• **Work instruction 1**:
Answer the following from the article on Soviet JULIETT-class submarines:
(a) How many JULIETT-class submarines were built?
(b) Which JULIETT remains at the German Maritime Museum at Peenemunde?
(c) On what date was JULIETT 484 towed to a facility to be scrapped?
• **Work instruction 2**:
Print the part of the article on Soviet JULIETT-class submarines between "With the above" and "Museum at Peenemunde.", inclusive.
• **Work instruction 3**:
Write the text that comes next in the article on Soviet JULIETT-class submarines, beginning after its final sentence.
──────── Document extract ────────
O JULIETT, JULIETT, Wherefore art thou JULIETT?
By Bruce Rule - Mar 4, 2014
O Juliett, Juliett, wherefore art thou Juliett? Gone to the scrap heap almost every one, including number 484 once on exhibit at the Saratoga Museum in Providence, RI, where it sank at its pier during a really bad storm several years after providing the interior shots for the Harrison Ford film, WIDOWMAKER.
On August 11, 2009, RI Recycled Metals LLC towed JULIETT 484 to a facility 1000 yards from the museum site so that it could be scrapped.
With the above as background and apologies to Shakespeare, let's consider a very short history of the JULIETT Class cruise missile-equipped Soviet diesel submarine of which 16 were built. One JULIETT (K-24) remains at the German Maritime Museum at Peenemunde.
Despite the best efforts of Soviet designers, the JULIETT – with two gaping missile blast deflection ports on either side - had all the hydrodynamic efficiency of a badly damaged brick.
(Go to http://www.pinterest.com/marktheartist69/russiansoviet-submarines/ linked below for photos of JULIETTs as well as dry-dock photos of a DELTA III showing skewed, 7-bladed propellers and a TYPHOON with shrouded 7s.)
──────── Data section ────────
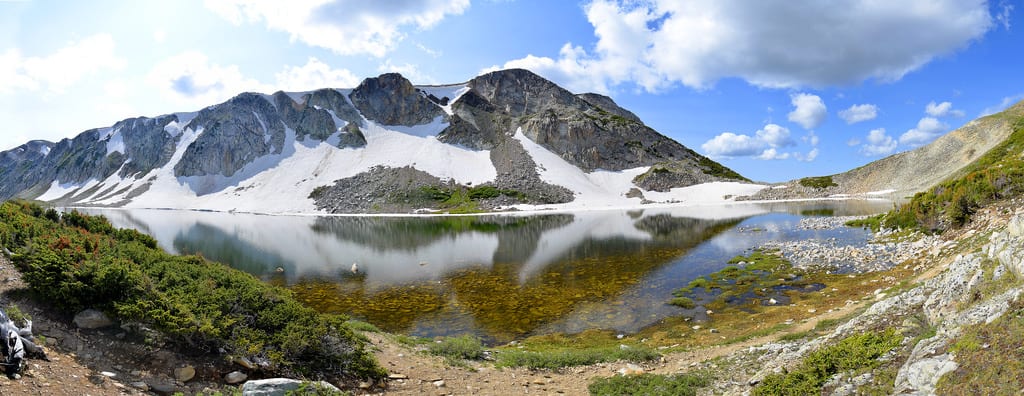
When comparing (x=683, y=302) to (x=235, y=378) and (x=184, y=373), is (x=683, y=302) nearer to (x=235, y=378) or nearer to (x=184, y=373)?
(x=235, y=378)

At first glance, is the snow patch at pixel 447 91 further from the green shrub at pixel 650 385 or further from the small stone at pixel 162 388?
the small stone at pixel 162 388

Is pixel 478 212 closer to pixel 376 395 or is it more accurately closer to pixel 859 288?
pixel 859 288

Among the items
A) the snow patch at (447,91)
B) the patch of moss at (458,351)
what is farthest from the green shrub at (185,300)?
the snow patch at (447,91)

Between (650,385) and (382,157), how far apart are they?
13836 cm

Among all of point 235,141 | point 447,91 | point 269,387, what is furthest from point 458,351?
point 447,91

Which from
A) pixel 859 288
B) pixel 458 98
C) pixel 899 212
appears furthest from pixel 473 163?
pixel 859 288

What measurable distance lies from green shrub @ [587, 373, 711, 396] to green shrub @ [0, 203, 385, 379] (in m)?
5.79

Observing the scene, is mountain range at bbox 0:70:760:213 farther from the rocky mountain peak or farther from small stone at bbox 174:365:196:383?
small stone at bbox 174:365:196:383

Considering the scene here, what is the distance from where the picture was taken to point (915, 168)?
10938 centimetres

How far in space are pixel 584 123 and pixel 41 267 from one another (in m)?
150

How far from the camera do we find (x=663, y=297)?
25516 millimetres

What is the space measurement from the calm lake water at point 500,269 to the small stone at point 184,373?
1250 centimetres

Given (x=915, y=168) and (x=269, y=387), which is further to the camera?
(x=915, y=168)

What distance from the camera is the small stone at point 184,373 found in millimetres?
9352
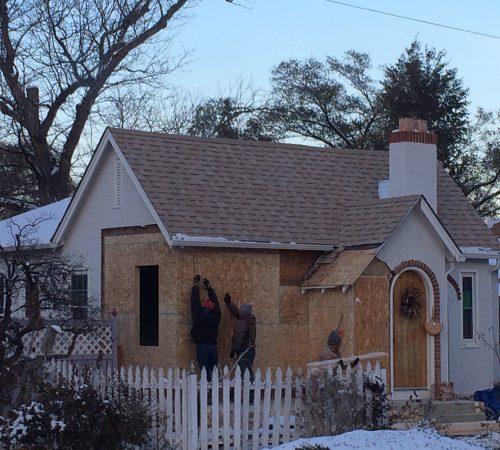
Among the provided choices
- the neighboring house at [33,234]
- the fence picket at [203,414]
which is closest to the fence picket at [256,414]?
the fence picket at [203,414]

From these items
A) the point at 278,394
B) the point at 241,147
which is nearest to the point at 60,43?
the point at 241,147

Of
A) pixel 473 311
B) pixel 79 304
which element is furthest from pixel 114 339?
pixel 473 311

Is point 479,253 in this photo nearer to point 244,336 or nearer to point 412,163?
point 412,163

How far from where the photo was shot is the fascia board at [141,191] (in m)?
19.8

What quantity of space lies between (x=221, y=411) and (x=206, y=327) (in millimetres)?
4845

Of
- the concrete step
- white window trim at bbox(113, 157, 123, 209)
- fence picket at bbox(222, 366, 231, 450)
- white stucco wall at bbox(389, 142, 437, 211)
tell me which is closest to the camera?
fence picket at bbox(222, 366, 231, 450)

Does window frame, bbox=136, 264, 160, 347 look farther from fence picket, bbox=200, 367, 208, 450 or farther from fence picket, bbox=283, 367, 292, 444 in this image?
fence picket, bbox=200, 367, 208, 450

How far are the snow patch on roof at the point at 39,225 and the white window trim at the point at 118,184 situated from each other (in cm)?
231

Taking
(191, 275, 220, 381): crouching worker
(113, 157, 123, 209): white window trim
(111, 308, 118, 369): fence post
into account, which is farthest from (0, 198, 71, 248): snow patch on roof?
(191, 275, 220, 381): crouching worker

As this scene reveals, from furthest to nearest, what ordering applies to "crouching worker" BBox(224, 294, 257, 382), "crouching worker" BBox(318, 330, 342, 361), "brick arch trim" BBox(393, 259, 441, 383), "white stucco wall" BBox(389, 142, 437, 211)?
"white stucco wall" BBox(389, 142, 437, 211) → "brick arch trim" BBox(393, 259, 441, 383) → "crouching worker" BBox(224, 294, 257, 382) → "crouching worker" BBox(318, 330, 342, 361)

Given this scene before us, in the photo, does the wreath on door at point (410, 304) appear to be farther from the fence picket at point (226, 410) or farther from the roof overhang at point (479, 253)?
the fence picket at point (226, 410)

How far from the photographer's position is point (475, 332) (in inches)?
918

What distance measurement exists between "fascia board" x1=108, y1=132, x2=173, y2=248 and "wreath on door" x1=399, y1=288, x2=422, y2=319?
463cm

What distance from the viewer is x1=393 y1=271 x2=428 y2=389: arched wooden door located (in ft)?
69.3
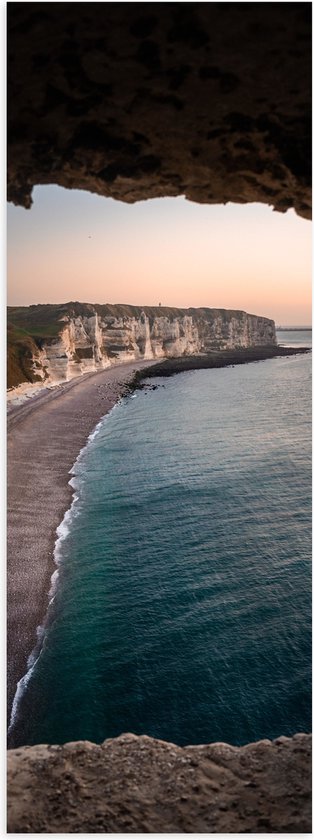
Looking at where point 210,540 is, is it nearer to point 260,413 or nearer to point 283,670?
point 283,670

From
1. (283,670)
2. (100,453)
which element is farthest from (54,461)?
(283,670)

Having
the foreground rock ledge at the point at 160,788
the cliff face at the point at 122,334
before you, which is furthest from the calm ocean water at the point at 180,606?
the cliff face at the point at 122,334

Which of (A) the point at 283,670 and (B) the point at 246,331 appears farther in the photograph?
(B) the point at 246,331

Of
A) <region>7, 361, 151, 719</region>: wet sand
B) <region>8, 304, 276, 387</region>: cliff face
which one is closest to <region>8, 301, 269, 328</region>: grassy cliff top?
<region>8, 304, 276, 387</region>: cliff face

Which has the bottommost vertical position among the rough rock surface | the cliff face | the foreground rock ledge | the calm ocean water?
the calm ocean water

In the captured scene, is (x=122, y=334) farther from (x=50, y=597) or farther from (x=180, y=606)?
(x=180, y=606)

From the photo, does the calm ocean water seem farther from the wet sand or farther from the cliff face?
the cliff face
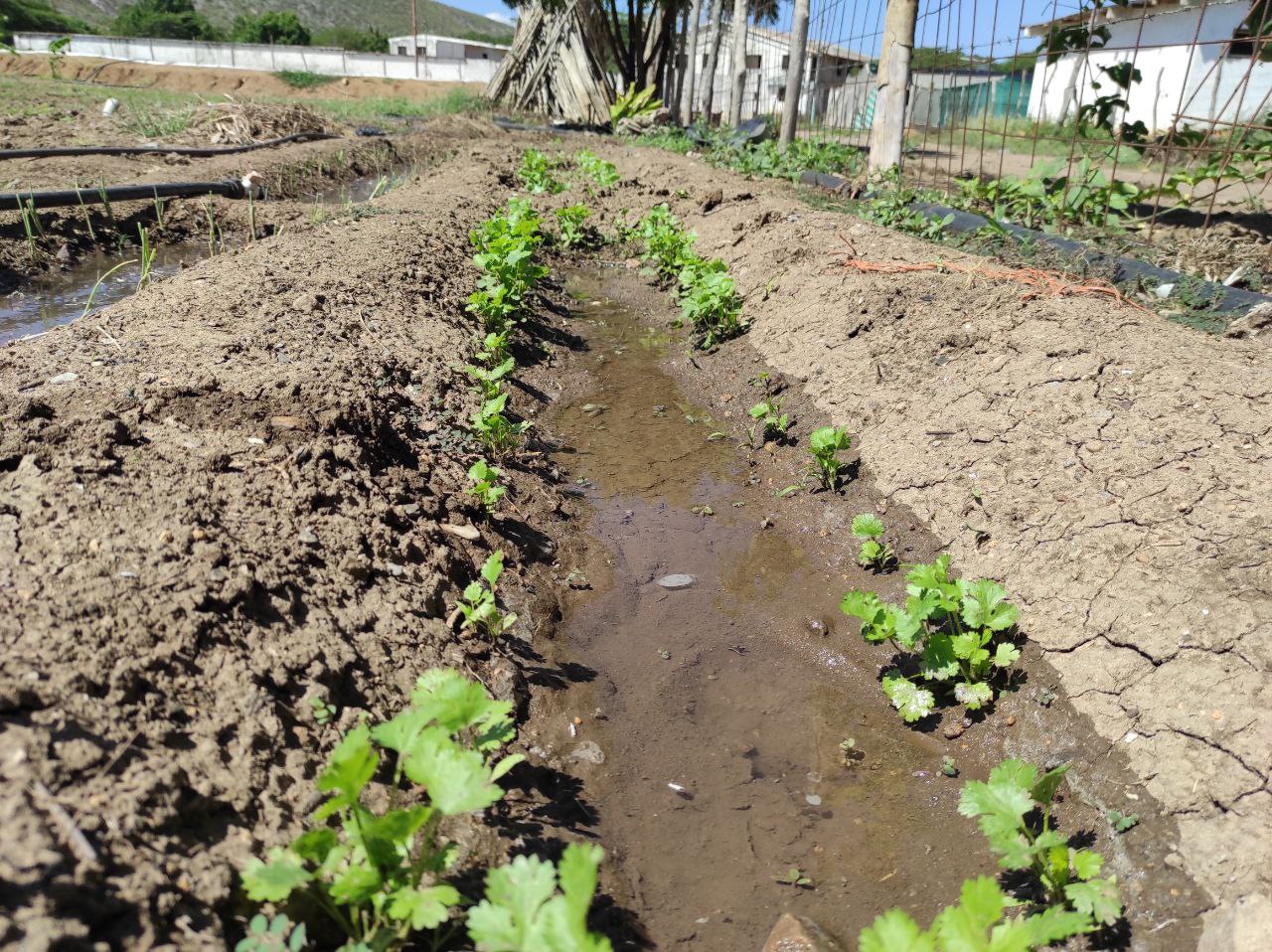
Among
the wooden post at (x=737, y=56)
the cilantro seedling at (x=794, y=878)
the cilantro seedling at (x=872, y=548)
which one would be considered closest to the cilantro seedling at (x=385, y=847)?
the cilantro seedling at (x=794, y=878)

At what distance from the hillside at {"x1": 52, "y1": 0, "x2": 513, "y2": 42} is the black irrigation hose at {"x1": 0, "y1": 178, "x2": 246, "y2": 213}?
8661 cm

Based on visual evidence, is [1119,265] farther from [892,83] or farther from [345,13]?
[345,13]

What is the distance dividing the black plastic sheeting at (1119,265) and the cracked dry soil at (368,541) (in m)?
1.03

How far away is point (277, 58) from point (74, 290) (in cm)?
4659

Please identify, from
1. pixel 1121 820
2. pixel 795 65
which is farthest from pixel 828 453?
pixel 795 65

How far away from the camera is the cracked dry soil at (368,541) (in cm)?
163

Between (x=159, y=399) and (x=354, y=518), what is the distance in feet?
2.66

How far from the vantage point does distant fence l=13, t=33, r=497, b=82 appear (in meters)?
43.7

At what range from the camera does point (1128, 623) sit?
2.42 m

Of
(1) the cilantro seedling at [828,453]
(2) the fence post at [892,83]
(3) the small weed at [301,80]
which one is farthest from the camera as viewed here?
(3) the small weed at [301,80]

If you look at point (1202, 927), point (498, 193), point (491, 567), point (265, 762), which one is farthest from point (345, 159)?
point (1202, 927)

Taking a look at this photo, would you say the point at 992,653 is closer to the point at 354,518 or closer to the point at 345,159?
the point at 354,518

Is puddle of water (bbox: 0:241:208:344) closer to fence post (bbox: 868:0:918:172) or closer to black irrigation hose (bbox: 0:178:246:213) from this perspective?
black irrigation hose (bbox: 0:178:246:213)

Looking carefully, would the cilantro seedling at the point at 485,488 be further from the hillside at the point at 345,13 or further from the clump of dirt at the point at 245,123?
the hillside at the point at 345,13
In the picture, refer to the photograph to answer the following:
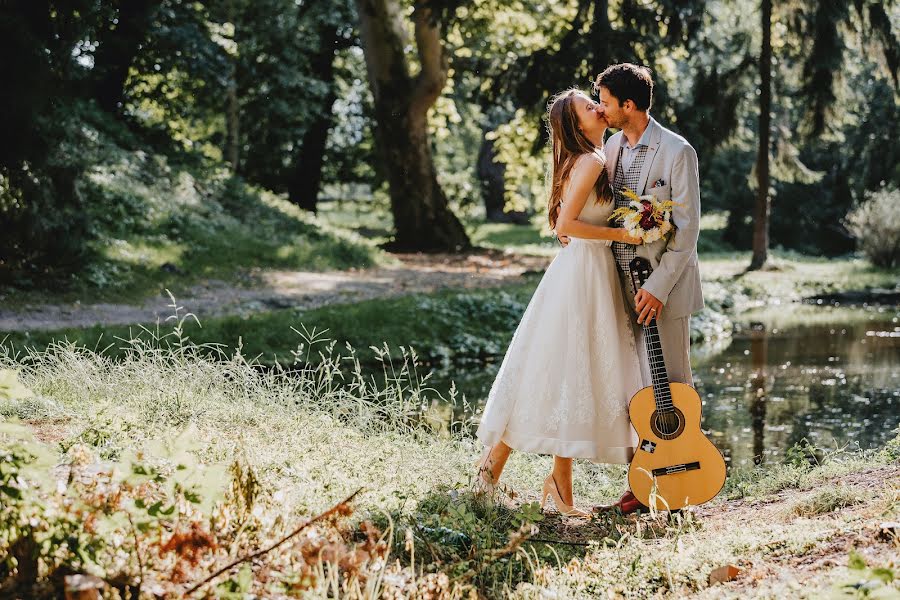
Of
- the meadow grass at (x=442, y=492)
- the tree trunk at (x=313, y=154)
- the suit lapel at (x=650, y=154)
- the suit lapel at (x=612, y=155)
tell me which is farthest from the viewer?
the tree trunk at (x=313, y=154)

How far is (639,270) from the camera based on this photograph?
5.07 meters

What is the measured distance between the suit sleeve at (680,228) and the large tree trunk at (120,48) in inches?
437

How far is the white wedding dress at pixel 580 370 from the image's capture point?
501cm

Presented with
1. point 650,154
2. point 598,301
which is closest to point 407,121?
point 650,154

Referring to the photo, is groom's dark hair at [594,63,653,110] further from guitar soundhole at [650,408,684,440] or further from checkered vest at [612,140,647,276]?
guitar soundhole at [650,408,684,440]

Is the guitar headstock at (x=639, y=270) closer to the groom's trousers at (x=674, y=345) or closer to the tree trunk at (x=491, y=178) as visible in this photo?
the groom's trousers at (x=674, y=345)

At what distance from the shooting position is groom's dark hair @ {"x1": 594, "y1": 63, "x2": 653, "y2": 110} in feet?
16.1

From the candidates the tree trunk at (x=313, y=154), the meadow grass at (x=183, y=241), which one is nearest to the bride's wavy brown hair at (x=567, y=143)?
the meadow grass at (x=183, y=241)

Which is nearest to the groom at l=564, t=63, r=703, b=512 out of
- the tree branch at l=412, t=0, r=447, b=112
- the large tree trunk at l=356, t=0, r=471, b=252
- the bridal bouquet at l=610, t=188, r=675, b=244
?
the bridal bouquet at l=610, t=188, r=675, b=244

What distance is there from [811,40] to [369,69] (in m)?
9.54

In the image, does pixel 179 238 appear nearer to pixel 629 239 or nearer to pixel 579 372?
pixel 579 372

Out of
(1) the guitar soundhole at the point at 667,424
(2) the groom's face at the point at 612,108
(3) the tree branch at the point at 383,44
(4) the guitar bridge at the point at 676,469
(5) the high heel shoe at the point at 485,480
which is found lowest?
(5) the high heel shoe at the point at 485,480

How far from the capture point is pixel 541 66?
17984 mm

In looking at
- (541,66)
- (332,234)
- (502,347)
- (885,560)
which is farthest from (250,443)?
(332,234)
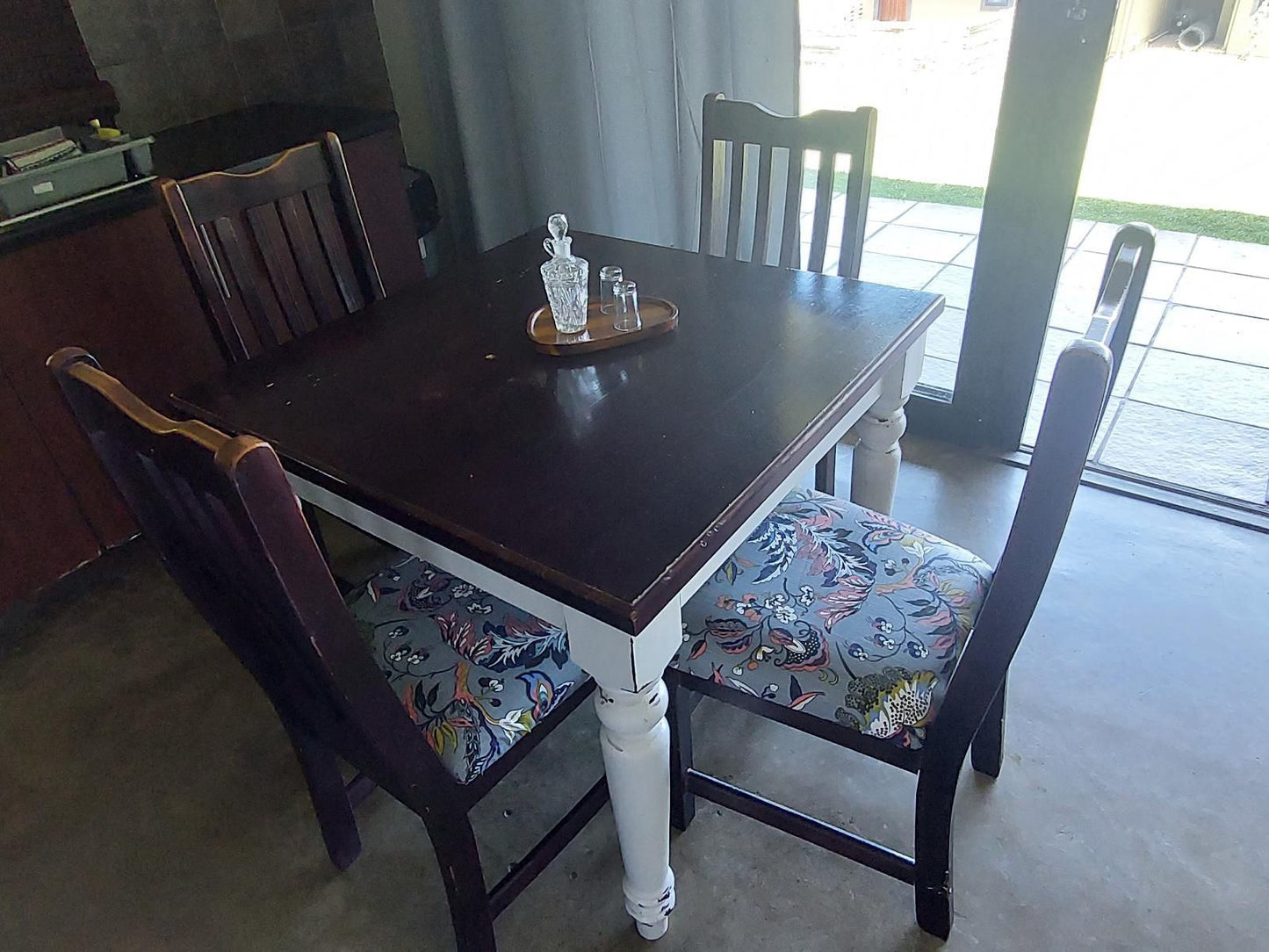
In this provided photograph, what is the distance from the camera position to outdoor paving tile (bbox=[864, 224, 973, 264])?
2848mm

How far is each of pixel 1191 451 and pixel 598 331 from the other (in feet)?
5.42

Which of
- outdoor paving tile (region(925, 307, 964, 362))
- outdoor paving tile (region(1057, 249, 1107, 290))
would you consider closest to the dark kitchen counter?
outdoor paving tile (region(925, 307, 964, 362))

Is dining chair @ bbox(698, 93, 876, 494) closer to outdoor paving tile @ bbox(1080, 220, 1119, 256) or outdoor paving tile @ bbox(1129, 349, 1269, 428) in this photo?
outdoor paving tile @ bbox(1129, 349, 1269, 428)

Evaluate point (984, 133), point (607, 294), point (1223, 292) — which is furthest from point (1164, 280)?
point (607, 294)

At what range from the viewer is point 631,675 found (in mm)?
992

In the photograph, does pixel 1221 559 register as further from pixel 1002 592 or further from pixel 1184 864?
pixel 1002 592

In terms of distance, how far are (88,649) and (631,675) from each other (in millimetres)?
1541

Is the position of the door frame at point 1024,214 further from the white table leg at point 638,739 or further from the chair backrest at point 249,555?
the chair backrest at point 249,555

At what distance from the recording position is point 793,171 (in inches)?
64.4

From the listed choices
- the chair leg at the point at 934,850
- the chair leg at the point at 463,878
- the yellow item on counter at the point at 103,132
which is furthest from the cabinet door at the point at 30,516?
the chair leg at the point at 934,850

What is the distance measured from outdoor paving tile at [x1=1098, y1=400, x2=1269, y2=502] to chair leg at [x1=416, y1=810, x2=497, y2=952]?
1.78 m

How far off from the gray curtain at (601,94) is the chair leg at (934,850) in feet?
4.93

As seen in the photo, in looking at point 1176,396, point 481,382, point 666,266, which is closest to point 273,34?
point 666,266

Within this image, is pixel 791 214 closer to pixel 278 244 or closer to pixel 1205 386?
pixel 278 244
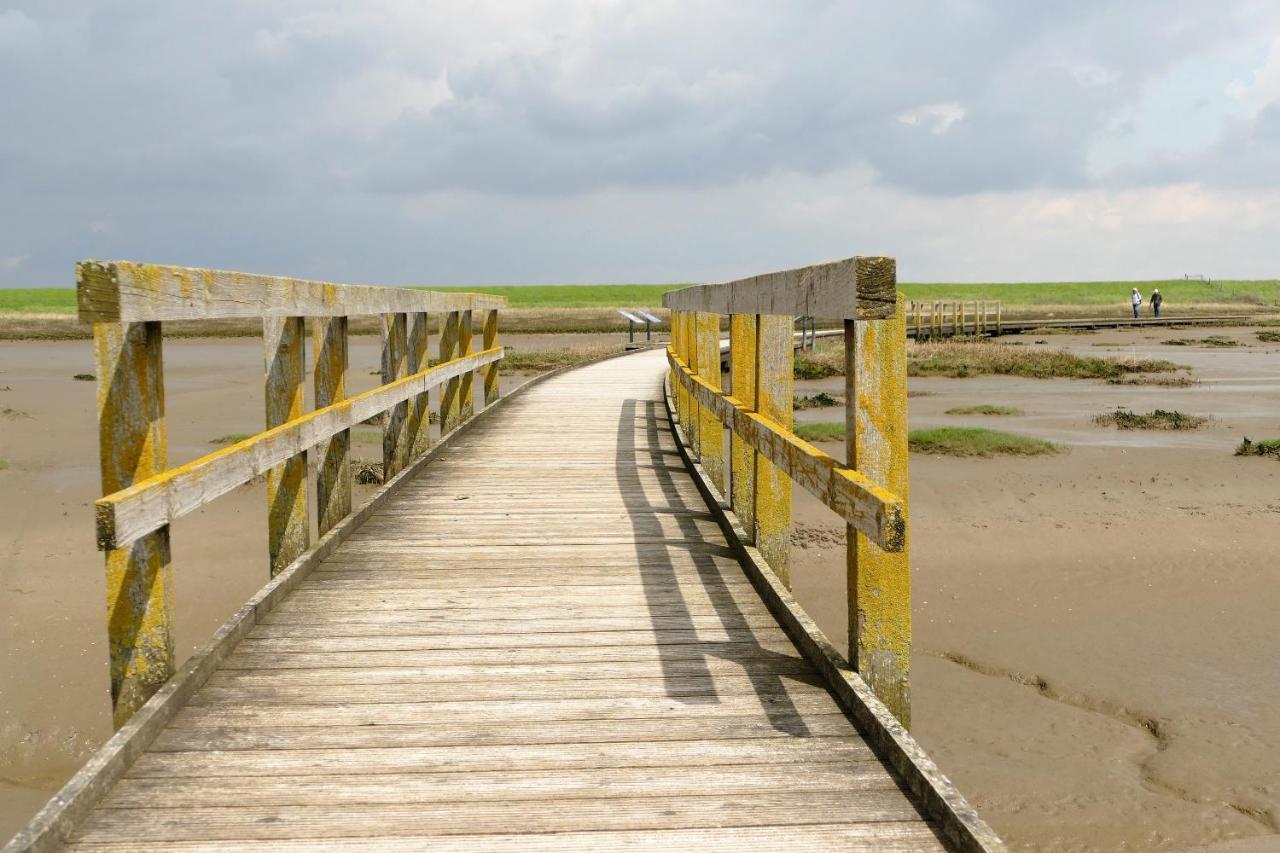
────────
• **Answer section 1**:
(a) 16
(b) K-24
(c) August 11, 2009

• **Answer section 2**:
With the above as background and apologies to Shakespeare, let's consider a very short history of the JULIETT Class cruise missile-equipped Soviet diesel submarine of which 16 were built. One JULIETT (K-24) remains at the German Maritime Museum at Peenemunde.

• **Answer section 3**:
In an apparent attempt to compensate for the hull-form drag, the Soviets tried to shoe-horn as much propulsion power as possible into JULIETTs. The class had two turbo-charged twin-six cylinder 1D43 diesels, each of which developed 4,000 hp and, squeezed between them, a six-cylinder 1D42 engine for use as a diesel-generator.
Next, they installed two extremely large PG-141 electric motors, each of which developed 6,000 hp at 500 rpm. That's a total of 12,000 hp for submerged operations when the previous maximum was 5,400 for ZULUs, FOXTROTs and GOLFs. The Soviets had great difficulty fitting those motors in the space available within the pressure-hull.
Another problem that arose was that to use that much horsepower, the propellers would have been too large for the submarine. The solution to this design dilemma was the use of shrouds to reduce the diameter of the propellers but that came at the expense of increased noise levels.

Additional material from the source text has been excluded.